Open, sustainable platforms suited to the creation of digital editions do exist, such as Omeka and Scalar, but these are inflexible, out-of-the-box tools with no analytical features and somewhat unsuited to born-digital materials like Tweets and digital fiction. Earlier, proprietary platforms such as DynaText were focussed on a digital publishing paradigm that mirrored the printed book, and editors had to resort to tools such as XMetaL and EMACS to create actual content, as many editors still do. Most online digital scholarly editions are “bespoke”, in that they rely on purpose-built user interfaces for presenting the text and tools, with all the software sustainability issues that this raises. Occasionally these interfaces are supported by purpose-built XML editing and document management back-end systems, such as the New Panorama of Polish Literature and the Archivio Storico Ricordi. That so many digital editions have purpose-built interfaces suggests that editors are straining to break free from the old paradigms but lack adequate turnkey solutions to help realise their visions.

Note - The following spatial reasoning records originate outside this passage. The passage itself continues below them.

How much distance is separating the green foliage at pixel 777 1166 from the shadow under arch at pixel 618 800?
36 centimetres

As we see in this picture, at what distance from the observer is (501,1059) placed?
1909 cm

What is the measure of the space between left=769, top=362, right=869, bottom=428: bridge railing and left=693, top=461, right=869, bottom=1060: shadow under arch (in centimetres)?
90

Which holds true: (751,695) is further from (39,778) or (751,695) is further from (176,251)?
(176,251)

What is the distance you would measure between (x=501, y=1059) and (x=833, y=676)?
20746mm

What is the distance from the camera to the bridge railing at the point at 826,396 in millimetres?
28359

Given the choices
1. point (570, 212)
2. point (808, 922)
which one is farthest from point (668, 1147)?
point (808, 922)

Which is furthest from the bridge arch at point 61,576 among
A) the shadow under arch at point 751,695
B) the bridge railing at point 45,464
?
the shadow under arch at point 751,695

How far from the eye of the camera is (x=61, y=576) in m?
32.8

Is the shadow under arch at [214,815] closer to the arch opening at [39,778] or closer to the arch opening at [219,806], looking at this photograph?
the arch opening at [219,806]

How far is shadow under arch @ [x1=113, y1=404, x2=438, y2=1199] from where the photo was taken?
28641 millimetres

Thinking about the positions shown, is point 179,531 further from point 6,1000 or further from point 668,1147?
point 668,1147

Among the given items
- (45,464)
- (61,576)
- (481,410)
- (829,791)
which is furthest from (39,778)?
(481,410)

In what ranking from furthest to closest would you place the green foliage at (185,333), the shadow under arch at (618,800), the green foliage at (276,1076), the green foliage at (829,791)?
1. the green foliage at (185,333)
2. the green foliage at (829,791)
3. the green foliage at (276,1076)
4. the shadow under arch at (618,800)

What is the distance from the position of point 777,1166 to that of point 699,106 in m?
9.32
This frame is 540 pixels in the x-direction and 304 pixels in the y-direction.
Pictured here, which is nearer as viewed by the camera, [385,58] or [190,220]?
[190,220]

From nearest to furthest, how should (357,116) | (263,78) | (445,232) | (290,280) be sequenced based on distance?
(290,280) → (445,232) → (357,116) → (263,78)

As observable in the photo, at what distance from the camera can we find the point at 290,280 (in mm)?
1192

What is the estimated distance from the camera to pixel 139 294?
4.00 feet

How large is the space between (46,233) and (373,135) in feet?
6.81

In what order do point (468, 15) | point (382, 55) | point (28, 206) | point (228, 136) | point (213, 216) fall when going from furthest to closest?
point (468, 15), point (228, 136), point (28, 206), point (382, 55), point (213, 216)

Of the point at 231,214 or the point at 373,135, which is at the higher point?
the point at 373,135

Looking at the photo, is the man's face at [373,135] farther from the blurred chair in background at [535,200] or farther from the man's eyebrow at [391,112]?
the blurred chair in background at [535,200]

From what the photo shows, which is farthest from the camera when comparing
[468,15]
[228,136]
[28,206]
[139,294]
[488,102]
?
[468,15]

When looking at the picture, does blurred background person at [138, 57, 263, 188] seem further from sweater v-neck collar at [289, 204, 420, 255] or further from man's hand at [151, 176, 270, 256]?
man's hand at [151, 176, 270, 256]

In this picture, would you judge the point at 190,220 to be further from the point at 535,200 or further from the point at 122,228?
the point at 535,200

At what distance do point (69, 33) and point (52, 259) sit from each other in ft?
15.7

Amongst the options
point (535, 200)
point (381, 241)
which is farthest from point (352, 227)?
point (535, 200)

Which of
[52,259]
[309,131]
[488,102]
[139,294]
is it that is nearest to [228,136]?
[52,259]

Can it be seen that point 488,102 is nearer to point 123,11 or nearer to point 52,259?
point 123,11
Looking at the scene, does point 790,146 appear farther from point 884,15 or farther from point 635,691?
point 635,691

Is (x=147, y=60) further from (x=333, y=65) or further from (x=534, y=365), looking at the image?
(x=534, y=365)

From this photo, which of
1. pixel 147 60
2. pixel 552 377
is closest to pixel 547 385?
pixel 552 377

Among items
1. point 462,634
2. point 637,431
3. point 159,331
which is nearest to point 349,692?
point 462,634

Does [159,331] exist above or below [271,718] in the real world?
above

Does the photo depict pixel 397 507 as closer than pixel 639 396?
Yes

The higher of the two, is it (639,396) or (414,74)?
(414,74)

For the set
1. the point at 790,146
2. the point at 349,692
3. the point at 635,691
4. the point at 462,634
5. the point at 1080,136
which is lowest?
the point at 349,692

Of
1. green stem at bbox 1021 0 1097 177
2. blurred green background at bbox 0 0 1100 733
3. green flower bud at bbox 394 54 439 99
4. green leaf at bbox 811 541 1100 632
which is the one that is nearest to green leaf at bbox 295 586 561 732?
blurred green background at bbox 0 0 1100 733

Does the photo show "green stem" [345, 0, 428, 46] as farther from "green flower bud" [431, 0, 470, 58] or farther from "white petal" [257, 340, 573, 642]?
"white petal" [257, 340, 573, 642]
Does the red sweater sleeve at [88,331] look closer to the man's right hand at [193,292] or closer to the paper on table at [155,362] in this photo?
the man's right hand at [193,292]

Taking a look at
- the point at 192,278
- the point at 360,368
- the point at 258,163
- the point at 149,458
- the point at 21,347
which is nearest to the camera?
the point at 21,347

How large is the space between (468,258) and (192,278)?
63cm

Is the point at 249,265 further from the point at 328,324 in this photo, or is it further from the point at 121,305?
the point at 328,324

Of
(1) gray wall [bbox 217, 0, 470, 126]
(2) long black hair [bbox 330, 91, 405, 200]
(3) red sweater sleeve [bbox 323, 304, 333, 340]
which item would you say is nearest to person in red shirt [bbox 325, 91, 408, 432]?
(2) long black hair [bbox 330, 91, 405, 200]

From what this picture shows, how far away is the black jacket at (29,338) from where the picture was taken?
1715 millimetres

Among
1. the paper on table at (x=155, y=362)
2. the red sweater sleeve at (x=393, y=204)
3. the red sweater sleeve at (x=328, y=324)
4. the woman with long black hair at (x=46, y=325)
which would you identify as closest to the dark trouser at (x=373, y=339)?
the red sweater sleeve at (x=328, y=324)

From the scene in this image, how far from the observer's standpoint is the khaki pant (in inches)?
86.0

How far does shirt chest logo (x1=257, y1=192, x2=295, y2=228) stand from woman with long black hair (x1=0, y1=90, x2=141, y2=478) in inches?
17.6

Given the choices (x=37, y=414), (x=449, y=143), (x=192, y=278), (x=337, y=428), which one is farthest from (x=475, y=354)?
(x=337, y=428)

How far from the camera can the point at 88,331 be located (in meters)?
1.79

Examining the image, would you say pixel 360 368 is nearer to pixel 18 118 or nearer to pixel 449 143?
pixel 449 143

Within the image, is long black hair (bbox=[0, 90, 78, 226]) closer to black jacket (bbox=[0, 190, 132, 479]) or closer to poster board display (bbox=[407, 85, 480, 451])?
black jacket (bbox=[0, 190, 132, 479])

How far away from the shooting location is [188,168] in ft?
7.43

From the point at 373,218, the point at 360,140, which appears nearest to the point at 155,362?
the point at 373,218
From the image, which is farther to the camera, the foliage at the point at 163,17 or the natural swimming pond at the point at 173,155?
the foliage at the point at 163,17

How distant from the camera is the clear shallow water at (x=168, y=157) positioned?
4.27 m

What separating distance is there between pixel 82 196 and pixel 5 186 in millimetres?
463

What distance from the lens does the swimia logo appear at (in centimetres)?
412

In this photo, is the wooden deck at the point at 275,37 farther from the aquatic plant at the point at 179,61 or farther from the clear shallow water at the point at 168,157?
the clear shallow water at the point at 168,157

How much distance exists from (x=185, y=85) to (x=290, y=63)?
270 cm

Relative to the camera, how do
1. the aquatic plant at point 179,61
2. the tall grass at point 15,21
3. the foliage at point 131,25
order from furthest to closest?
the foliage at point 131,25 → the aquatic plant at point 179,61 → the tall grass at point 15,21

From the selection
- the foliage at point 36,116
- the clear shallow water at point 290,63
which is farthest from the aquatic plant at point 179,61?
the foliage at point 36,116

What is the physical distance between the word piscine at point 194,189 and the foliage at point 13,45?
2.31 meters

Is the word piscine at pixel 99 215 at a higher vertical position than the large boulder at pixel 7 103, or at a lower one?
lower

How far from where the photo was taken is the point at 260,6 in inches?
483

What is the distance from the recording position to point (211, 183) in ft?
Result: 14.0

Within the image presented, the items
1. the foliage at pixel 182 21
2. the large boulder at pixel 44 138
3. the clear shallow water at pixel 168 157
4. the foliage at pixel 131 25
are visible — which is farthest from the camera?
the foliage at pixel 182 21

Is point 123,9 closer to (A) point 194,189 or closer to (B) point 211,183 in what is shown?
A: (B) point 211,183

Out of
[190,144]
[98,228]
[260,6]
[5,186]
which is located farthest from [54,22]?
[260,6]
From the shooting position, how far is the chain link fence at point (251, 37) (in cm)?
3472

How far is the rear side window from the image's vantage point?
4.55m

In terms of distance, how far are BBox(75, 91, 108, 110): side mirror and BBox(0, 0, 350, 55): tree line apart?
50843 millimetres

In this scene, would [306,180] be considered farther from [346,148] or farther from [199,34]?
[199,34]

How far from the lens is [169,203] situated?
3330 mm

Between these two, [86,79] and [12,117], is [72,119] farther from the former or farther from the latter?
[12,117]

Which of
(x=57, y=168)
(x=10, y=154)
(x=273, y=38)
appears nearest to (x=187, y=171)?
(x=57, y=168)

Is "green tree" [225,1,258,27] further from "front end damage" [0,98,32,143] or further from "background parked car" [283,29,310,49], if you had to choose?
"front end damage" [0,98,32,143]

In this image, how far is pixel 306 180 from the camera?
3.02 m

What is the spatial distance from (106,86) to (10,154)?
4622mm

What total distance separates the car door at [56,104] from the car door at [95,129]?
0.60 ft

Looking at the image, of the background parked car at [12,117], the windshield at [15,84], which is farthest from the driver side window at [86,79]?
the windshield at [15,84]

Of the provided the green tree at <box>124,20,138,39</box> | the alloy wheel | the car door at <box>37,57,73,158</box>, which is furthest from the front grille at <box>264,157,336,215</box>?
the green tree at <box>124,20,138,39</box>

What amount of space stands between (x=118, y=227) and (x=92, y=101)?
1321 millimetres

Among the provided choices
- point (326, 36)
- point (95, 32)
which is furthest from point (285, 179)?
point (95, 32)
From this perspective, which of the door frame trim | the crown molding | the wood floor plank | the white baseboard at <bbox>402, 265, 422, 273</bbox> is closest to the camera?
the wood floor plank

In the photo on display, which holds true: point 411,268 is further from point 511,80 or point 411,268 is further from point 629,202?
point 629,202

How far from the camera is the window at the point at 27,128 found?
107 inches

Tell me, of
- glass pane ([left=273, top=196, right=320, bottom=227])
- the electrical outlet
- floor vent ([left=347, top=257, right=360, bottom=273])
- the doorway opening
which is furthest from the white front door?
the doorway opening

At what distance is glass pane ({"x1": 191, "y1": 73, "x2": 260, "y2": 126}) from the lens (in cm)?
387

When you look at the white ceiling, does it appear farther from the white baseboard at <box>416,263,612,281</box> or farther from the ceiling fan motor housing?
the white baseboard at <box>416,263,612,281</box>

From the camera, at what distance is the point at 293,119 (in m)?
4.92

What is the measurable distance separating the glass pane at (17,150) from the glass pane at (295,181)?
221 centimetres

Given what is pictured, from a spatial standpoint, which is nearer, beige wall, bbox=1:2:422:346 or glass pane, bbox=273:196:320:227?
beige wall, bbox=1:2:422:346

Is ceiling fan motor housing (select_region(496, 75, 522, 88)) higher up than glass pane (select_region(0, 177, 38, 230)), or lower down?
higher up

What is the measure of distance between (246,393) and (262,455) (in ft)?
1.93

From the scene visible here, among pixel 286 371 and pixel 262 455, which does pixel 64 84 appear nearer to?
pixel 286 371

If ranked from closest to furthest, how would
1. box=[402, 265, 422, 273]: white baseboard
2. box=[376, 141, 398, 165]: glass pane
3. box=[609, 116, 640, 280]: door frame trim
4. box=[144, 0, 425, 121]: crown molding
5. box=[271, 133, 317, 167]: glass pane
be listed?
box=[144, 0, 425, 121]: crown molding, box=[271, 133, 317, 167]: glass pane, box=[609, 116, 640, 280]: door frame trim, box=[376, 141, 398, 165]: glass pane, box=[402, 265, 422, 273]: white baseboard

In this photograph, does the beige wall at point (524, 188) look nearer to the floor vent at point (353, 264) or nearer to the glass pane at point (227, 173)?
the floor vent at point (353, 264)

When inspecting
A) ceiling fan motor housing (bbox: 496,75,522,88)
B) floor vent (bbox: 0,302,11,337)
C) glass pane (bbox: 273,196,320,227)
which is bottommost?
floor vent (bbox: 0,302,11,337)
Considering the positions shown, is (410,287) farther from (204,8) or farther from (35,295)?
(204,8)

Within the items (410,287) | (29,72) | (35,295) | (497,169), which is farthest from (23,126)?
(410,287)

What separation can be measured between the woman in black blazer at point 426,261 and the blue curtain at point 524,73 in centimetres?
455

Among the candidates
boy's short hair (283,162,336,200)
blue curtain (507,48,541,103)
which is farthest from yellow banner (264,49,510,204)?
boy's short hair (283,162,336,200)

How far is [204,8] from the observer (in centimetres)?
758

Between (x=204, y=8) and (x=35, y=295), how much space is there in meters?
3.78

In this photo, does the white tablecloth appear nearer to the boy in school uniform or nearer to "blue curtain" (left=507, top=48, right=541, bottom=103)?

The Text Encoding Initiative’s TEI Guidelines provide “an open-ended repository of suggested methods for encoding textual features”(Blanke et al., 2014, pp16-27), and its P5 XML schema has long been the data standard of choice for editors, even if turnkey systems for publishing it have been limited. There is much scope for TEI guidelines to be extended to and adapted for born-digital artifacts or coupled with computer-assisted analytical techniques. Basing any future models for digital editing on an existing standard like TEI makes sense for interoperability: “Without guidelines such as the TEI, exchange and repurposing of data will not be possible and electronic editions will be used as standalone objects with their own set of characteristics, objectives and requirements” (Franzini et al., 2019, p176). Despite TEI’s best efforts, the majority of digital editions are precisely that. The digital scholarly edition remains central to the intellectual practices and productive outputs of the arts and humanities, and yet, their form and structure have remained largely unchanged by the affordances of computers. The edition is often the version of the primary source that is most immediate, accessible, and informative to scholars and students alike, and so it is vital that we invest in projects which further enhance that dialogue, enabling researchers to establish the methods and principles for developing the scholarly digital editions of the future. To that end, C21 Editions will operate as a response to Joris van Zundert, who calls on theorists and practitioners to “intensify the methodological discourse” necessary to “implement a form of hypertext that truly represents textual fluidity and text relations in a scholarly viable and computational tractable manner”. “Without that dialogue,” he warns, “we relegate the raison d’être for the digital scholarly edition to that of a mere medium shift, we limit its expressiveness to that of print text, and we fail to explore the computational potential for digital text representation, analysis and interaction” (Zundert, 2016, p106).